SHAP offers an interactive plot, whereby we can see the probability contribution of each feature per class in time. In these plots, we can visualize the shapely values of each feature value as a force (arrow) that pushes to increase (positive value) or decrease (negative value) the probability of belonging to that specific class.
To test if the deployment settings had a significant influence on the recorded soundscapes, a categorical variable representing each deployment (deployment_id) was added, and the whole process was repeated. The selected variables were compared, and the influence of the deployment_id was compared to the other variables. The performance (total of data explained) of the RF trained with the deployment_id variable was compared to the model obtained, using only environmental variables. If the performance of the model did not improve by adding the deployment_id variable, it was assumed that it was redundant, with the data being already present in the dataset.

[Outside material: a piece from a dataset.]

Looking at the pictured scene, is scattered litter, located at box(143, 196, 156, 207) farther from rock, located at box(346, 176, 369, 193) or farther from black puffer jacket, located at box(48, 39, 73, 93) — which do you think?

Furthermore, to understand whether there were specific clusters that were not understood by the model, because they represented a certain sound not directly linked to the available environmental parameters, the data incorrectly classified by the obtained RF model was plotted in the 2D space, to visually check if the samples wrongly classified grouped together. The percentage of each cluster correctly explained by the model was computed.
3. Results
3.1. Data
In total, 54 tracks were recorded during 10 different days, yielding a total of 40 h 47 min of acoustic data (see Figure 1). After merging the acoustic data with the environmental data, due to some missing data the dataset was reduced to 42,117 samples ().
3.2. Acoustic Categorization
3.2.1. Data Cleaning
A total of 107 artifacts were manually labeled. The labeled data were plotted in a 2D UMAP representation, clearly grouped according to the label (Figure 4), which highlighted that points closer to each other in the UMAP space were similar acoustically (Table A2 for details). The DBSCAN algorithm generated 37 clusters (Table A3 for details): from these clusters, 9 were considered artifacts, and were removed from the dataset. The sum of all the samples of these clusters represented 15.30% of the dataset.
Figure 4.
(a) distribution of the labeled artifacts on the 2D UMAP dimension; (b) obtained 37 clusters after applying DBSCAN; (c) data considered to be artifact.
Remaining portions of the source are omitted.